The fireplace had surged and spat, and in it Harry could distinguish a familiar face.

"Sirius!" he called, forgetting himself. Ron and Hermione glanced around the common room.

"I have the intellectual capacity of a Blast-Ended Skrewt, do I now?" Sirius chortled. "It's not like you to state the obvious, Hermione."

They had been hard-pushed to find a time when it was empty after trying all week. Hermione had hazarded to risk today since the due date of Snape's essay was nearing alarmingly. Those who had slacked were burning midnight candles in the library. The rest, those who had been more prepared, such as her, were enjoying their sleep right now with the peace of knowing they had done the bulk of the work.

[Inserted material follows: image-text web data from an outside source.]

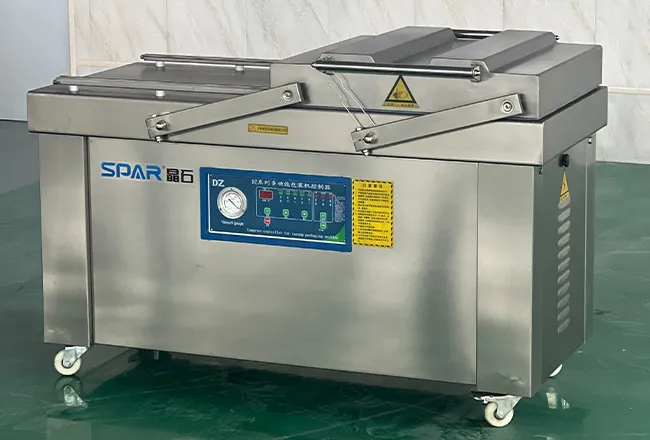 D2 Series Multi-Function Packaging Machine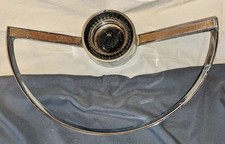 1965 Ford Galaxie Ltd Horn Ring Vintage Ford Galaxie Ltd Steering Wheel Ring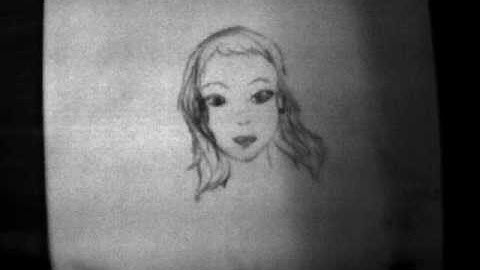 Simple 2d animation lesson - Hair Overlapping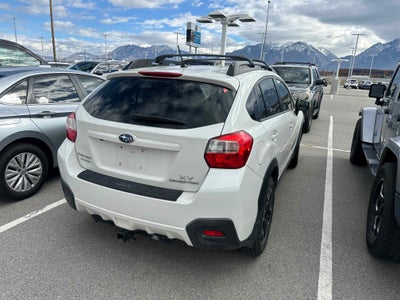 2015 Subaru XV Crosstrek Premium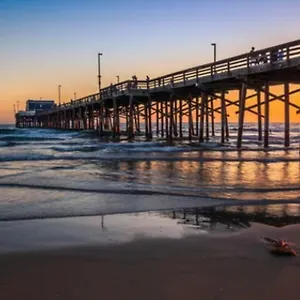 Balboa Blue Lagoon Holiday home Newport Beach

The three of them chatted with Sirius about what was happening at Hogwarts and might be happening out there. Ron and Hermione at some point excused themselves subtly and Harry only realized when he said goodbye to Sirius that they were not around. Such was how elated he felt that he could finally talk to Sirius again. He missed that endearing barking laughter and the warmth that filled his chest when he spent time with his godfather. They had covered everything, even the night Voldemort was reborn, as well as Cedric. Harry was able to say goodbye to Sirius feeling much lighter than before.

But however vast his elation at seeing Sirius was, it did not save him from his nightly terrors.